Trey Calfee, DVM, MS, DACVS,
Colorado State University Surgical Oncology Fellow
The use of axillary and inguinal skin fold flaps to close large tissue defects was initially described in 1995. Skin folds are present in the axilla caudal to the forelimbs and in the inguinal regions cranial to the pelvic limbs. The skin folds have four attachments to the body: medial and lateral attachments to the limbs and dorsal and ventral attachments to the abdomen or thorax. These flaps can be rotated away from the point of origination by transecting any three of the four attachment points.

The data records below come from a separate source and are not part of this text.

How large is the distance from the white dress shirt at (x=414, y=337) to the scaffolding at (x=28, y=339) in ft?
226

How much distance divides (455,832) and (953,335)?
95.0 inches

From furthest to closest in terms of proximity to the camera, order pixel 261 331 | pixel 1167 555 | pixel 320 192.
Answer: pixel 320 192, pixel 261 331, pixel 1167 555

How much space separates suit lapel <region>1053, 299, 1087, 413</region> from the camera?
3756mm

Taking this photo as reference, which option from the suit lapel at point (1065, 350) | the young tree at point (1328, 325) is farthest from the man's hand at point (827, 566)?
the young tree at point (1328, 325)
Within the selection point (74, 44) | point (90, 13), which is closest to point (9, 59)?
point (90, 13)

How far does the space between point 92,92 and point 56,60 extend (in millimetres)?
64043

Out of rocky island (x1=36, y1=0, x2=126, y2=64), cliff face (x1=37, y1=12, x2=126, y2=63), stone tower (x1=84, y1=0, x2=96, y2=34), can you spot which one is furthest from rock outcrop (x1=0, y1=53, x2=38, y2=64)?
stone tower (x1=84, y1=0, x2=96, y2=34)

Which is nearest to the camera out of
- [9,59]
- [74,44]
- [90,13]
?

Skin fold flaps receive their blood supply from the subdermal plexus and are not considered axial pattern flaps. It is therefore unnecessary to protect any particular vessel during dissection while undermining the donor tissues. They are extremely versatile flaps and can be rotated to close large defects associated with elbow, stifle, sternum, lateral thoracic wall, abdominal midline, lateral lumbar region, hip and perineum. In my experience, the blood supply is extremely robust as long as the dissection plane during undermining of the flaps is at the level of the deep subcutaneous tissues. Because the skin fold is unfolded following rotation (i.e. doubling its width) very large defects can often be closed with minimal tension. It is important to evaluate the overall body confirmation and body condition score of each patient when using any type of skin flap. Skin fold flaps are often of limited use in obese animals and can be rotated to more distant locations in certain body types (i.e. chondrodystrophic breeds).